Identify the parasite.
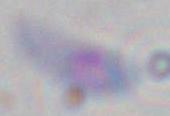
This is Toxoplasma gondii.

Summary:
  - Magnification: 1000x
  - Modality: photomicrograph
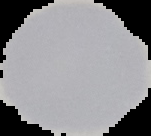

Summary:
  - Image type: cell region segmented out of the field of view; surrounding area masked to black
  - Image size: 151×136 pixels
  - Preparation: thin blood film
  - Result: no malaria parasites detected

---

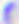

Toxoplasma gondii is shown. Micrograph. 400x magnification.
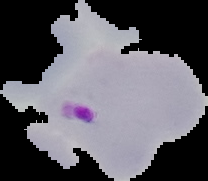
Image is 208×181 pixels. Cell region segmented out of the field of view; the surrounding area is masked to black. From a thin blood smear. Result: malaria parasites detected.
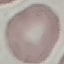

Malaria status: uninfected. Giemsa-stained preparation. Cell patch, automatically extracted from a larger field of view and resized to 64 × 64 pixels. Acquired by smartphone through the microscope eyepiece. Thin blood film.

# WORK ORDER
Using the records above, return verbatim only the part that opens with the line containing "Identify the parasite." and closes with the line containing "- Result: no malaria parasites detected"; pictures stay out.

# COMPLETED TASK
Identify the parasite.
This is Toxoplasma gondii.

Summary:
  - Magnification: 1000x
  - Modality: photomicrograph

Summary:
  - Image type: cell region segmented out of the field of view; surrounding area masked to black
  - Image size: 151×136 pixels
  - Preparation: thin blood film
  - Result: no malaria parasites detected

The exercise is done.